WHAT THE TASK REQUIRES
Please quote the lines from the first one through the one containing "142 centimetres", inclusive, and leave the pictures out of your answer.

Extracted data entries
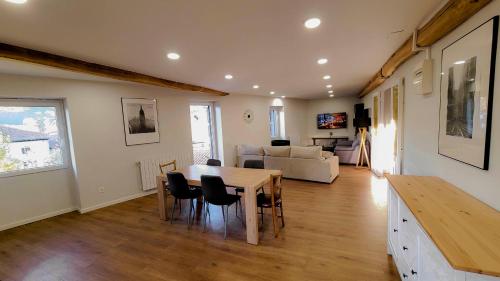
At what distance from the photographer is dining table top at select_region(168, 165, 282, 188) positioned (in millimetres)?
2839

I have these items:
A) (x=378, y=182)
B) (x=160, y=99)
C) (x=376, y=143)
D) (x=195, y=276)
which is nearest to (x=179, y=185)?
(x=195, y=276)

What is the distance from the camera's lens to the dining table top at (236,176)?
9.31ft

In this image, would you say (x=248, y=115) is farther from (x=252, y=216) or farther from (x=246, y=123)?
(x=252, y=216)

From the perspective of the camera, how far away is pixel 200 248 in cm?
270

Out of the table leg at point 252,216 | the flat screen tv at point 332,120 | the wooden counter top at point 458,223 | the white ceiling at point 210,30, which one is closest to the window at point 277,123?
the flat screen tv at point 332,120

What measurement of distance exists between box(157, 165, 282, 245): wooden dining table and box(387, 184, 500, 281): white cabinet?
142 centimetres

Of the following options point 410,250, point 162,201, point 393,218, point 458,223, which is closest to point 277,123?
point 162,201

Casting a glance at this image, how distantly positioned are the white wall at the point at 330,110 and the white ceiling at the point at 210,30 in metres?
6.73

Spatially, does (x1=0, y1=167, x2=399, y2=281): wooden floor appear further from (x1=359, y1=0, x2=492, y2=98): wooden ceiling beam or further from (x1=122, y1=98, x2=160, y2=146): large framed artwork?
(x1=359, y1=0, x2=492, y2=98): wooden ceiling beam

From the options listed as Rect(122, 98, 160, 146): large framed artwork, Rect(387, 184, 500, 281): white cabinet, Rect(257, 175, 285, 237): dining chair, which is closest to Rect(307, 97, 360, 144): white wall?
Rect(122, 98, 160, 146): large framed artwork

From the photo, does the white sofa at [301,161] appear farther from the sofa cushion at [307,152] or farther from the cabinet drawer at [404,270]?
the cabinet drawer at [404,270]

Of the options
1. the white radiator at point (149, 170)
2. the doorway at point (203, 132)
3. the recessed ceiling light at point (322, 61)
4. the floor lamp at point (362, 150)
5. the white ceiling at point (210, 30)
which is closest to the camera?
the white ceiling at point (210, 30)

ANSWER TO THE TASK
At what distance from the photographer is dining table top at select_region(168, 165, 282, 188) positioned (in millimetres)?
2839

I have these items:
A) (x=378, y=182)
B) (x=160, y=99)
C) (x=376, y=143)
D) (x=195, y=276)
which is nearest to (x=179, y=185)?
(x=195, y=276)

What is the distance from the camera's lens to the dining table top at (236,176)?
9.31ft

In this image, would you say (x=248, y=115) is farther from (x=252, y=216) or farther from (x=246, y=123)?
(x=252, y=216)

From the perspective of the camera, how far away is pixel 200 248 in cm?
270

Out of the table leg at point 252,216 | the flat screen tv at point 332,120 | the wooden counter top at point 458,223 | the white ceiling at point 210,30, which one is closest to the window at point 277,123?
the flat screen tv at point 332,120

What measurement of distance exists between box(157, 165, 282, 245): wooden dining table and box(387, 184, 500, 281): white cabinet?
142 centimetres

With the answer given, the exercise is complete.